The Higher Education Opportunity Act (“HEOA”), signed into law on August 14, 2008, regulates private education loans and the relationships between postsecondary education institutions and private education lenders. The Board of Governors of the Federal Reserve (the “Fed”) recently issued a Final Rule amending Regulation Z, which implements the disclosure requirements of HEOA and imposes a number of substantive restrictions on lenders. Compliance with these requirements becomes mandatory on February 14, 2010.

The Final Rule also sets forth a fairly regimented process for the application, approval and disbursement of private student loans. In connection with loan applications or solicitations, lenders must provide general information about loan rates, fees and terms, including an example of the total cost of the loan based on the highest interest rate permitted under the loan. The initial disclosures must also inform the student of the possibility of obtaining federal student aid.

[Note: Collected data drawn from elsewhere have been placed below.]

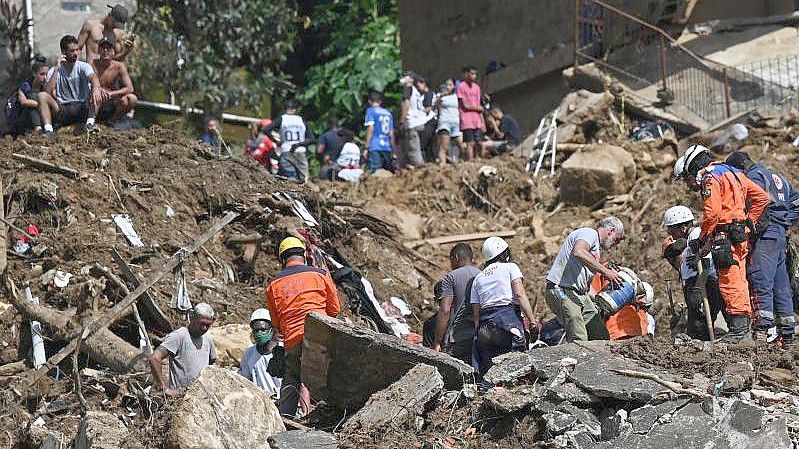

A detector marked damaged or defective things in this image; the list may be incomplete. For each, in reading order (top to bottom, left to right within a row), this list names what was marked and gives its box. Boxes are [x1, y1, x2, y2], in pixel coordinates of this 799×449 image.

broken concrete block [560, 144, 636, 206]
broken concrete block [209, 322, 250, 368]
broken concrete block [304, 314, 472, 408]
broken concrete block [484, 350, 536, 384]
broken concrete block [73, 410, 128, 448]
broken concrete block [166, 364, 284, 448]
broken concrete block [268, 428, 338, 448]
broken concrete block [344, 362, 444, 432]
broken concrete block [484, 384, 540, 412]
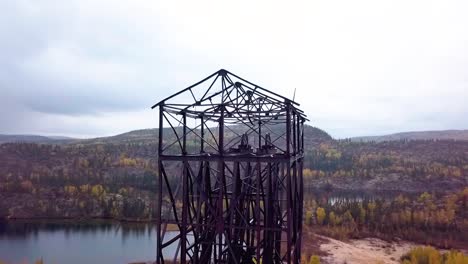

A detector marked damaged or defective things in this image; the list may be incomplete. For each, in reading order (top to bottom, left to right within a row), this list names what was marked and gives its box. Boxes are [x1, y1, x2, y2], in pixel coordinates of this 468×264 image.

rusted steel headframe [153, 69, 308, 262]
rusty metal truss [153, 69, 308, 262]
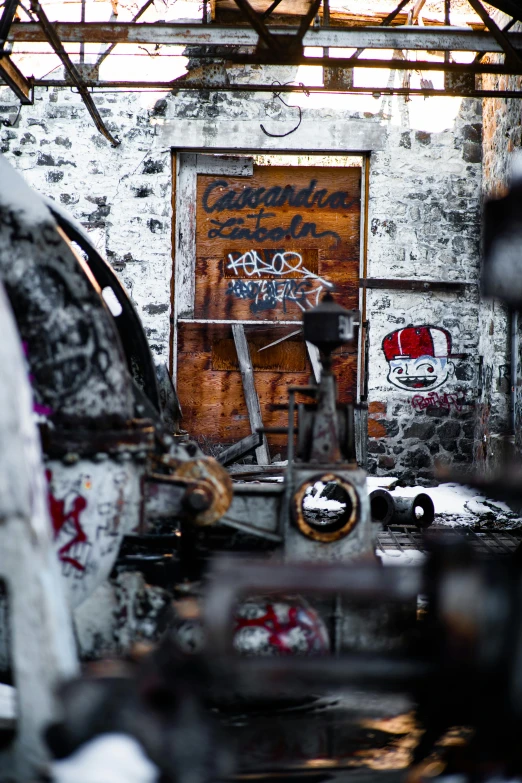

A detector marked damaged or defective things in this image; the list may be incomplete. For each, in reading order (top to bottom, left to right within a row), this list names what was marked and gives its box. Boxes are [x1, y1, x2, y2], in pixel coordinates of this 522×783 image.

broken wood plank [195, 154, 252, 177]
broken wood plank [233, 324, 270, 466]
broken wood plank [217, 428, 262, 466]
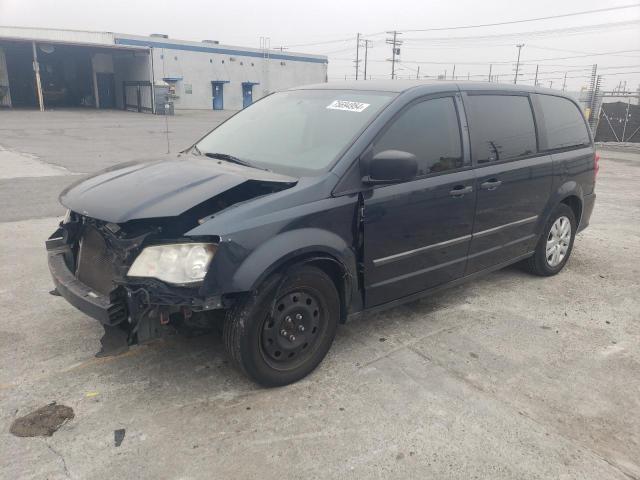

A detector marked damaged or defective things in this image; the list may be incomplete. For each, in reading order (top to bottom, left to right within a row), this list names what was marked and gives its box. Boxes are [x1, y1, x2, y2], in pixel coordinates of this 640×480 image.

crumpled hood [61, 158, 296, 225]
broken headlight [127, 244, 218, 284]
cracked pavement [1, 109, 640, 480]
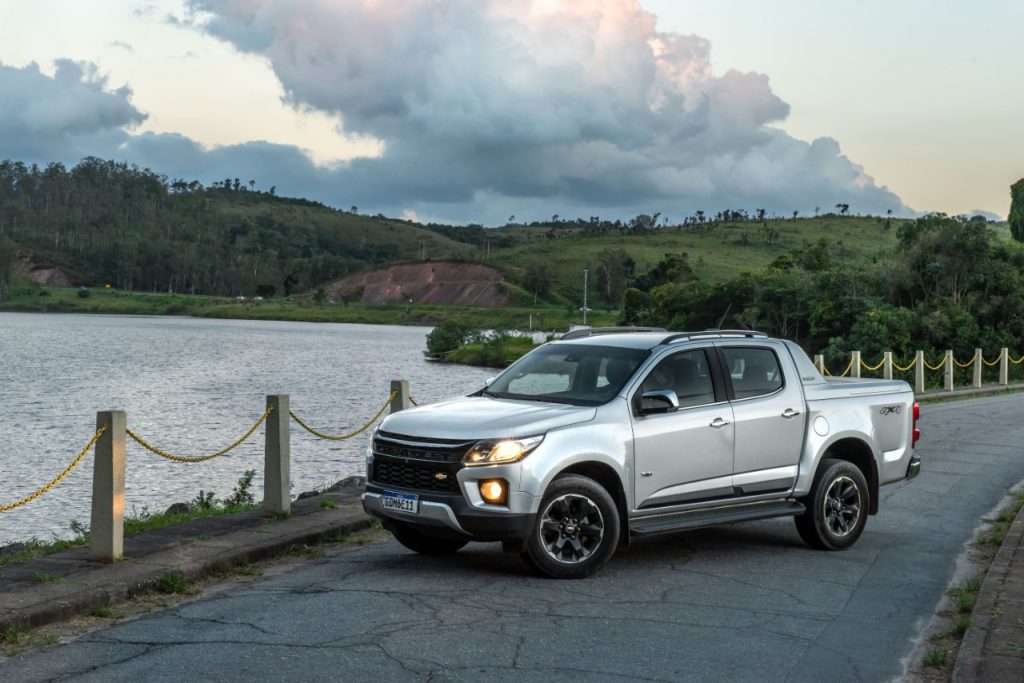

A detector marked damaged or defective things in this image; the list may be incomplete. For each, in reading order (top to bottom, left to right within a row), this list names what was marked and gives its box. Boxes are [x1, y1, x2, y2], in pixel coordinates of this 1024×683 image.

cracked asphalt [2, 393, 1024, 679]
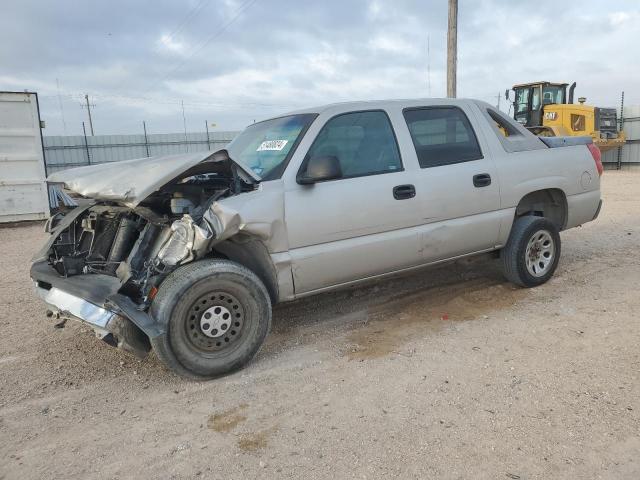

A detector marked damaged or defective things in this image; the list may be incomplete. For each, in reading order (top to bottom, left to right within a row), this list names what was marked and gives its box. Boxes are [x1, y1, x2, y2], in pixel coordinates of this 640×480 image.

crushed hood [47, 152, 260, 208]
damaged chevrolet avalanche [28, 100, 600, 378]
wrecked vehicle [30, 98, 604, 378]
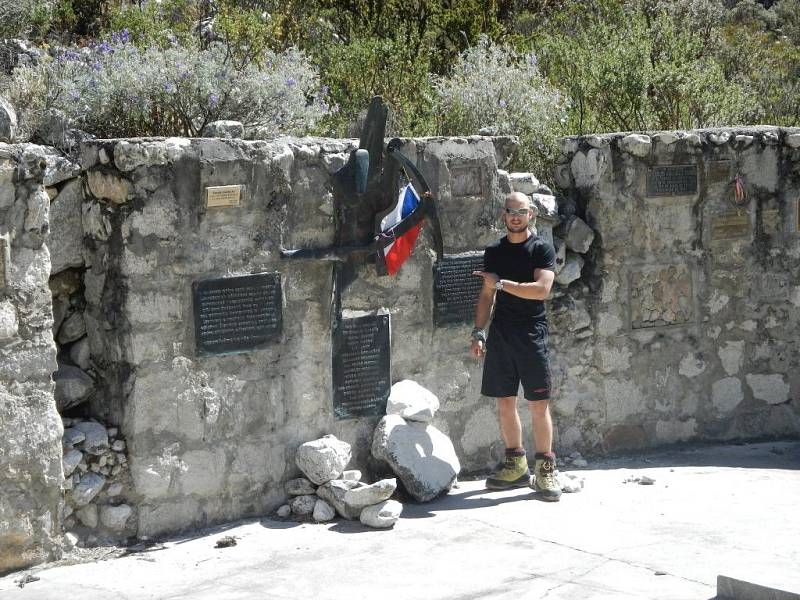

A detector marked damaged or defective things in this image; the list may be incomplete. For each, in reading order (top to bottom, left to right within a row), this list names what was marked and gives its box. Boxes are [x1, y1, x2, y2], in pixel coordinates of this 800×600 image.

cracked concrete slab [1, 440, 800, 600]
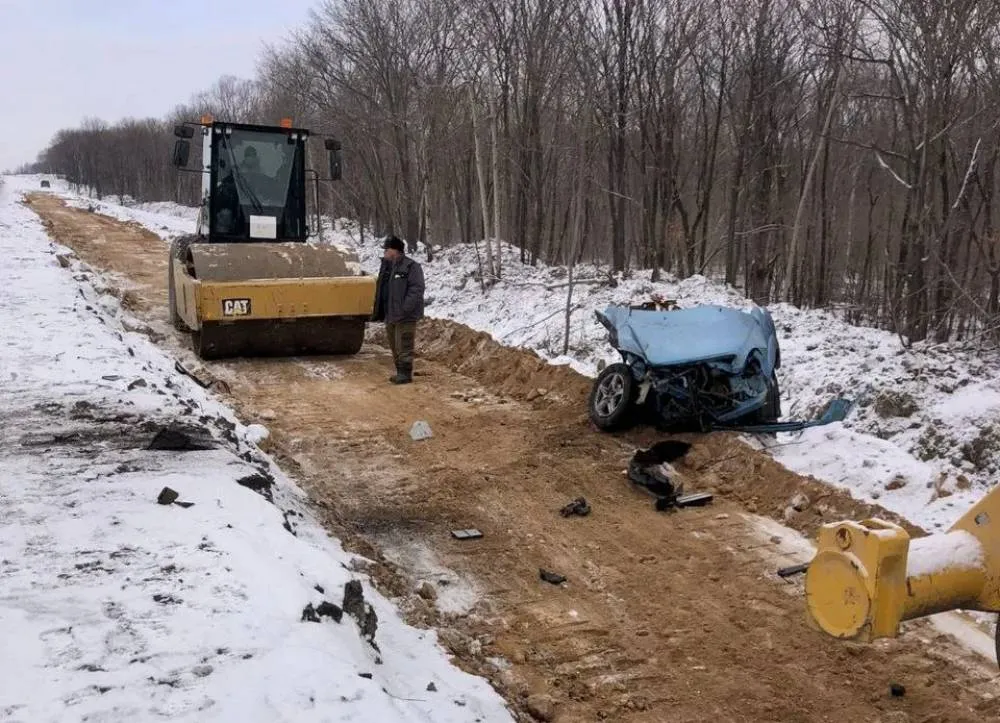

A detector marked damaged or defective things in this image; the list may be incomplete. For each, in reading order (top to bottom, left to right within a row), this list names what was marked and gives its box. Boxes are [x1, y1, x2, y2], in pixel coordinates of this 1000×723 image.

shattered windshield opening [213, 129, 302, 240]
wrecked blue car [584, 304, 780, 432]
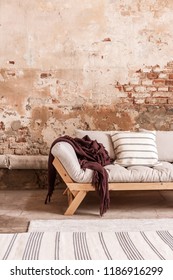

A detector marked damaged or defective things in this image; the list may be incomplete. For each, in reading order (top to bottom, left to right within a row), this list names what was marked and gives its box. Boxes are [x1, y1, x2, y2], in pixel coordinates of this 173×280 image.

peeling plaster wall [0, 0, 173, 158]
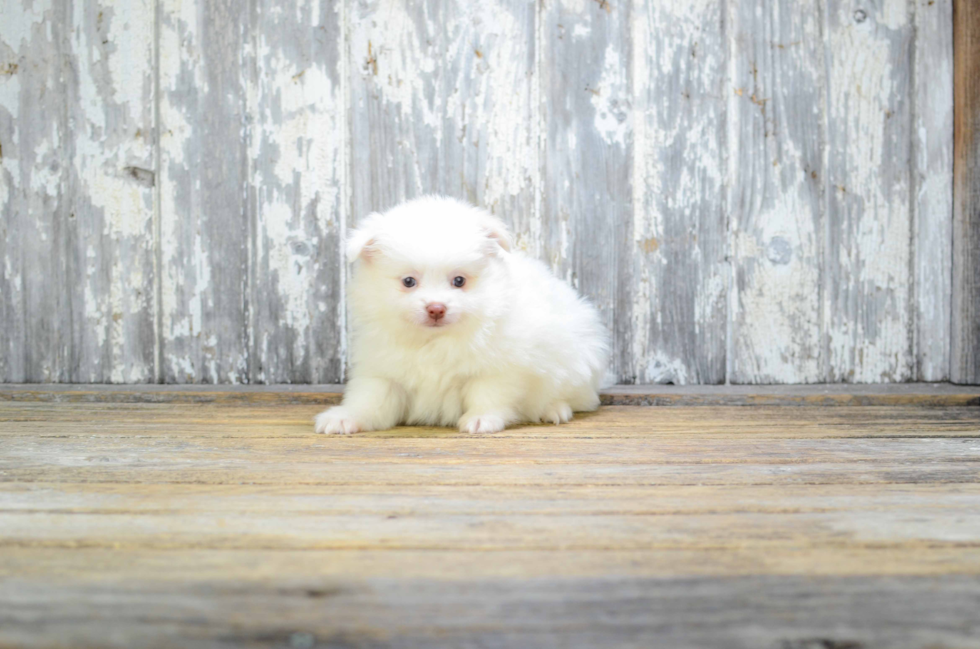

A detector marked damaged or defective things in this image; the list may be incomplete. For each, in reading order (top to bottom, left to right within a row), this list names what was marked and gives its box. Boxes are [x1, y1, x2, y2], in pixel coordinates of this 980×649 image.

Once the application has been submitted and the loan approved, the lender must provide a second set of disclosures, this time based on the specific terms of that consumer’s loan. Once the consumer has received the approval and disclosures, he or she will have 30 days during which to decide whether to accept the loan offer. Other than changes to the variable interest rate brought about by changes in the index to which it is tied, the lender may not change the terms of the loan during this period.

After the borrower accepts the loan and delivers to the lender a student self-certification, the lender must send out yet another set of disclosures, which should reflect the terms and conditions of the prior set of disclosures. After the loan has been accepted and all disclosures and certifications have been delivered, the student has another three business days during which he or she may terminate the loan transaction. Only after this three day period has expired may the lender finally disburse funds.

Because the disclosure requirements for private education loans differ from those for other loans, lenders that offer private education loans will have to implement specific procedures to ensure compliance.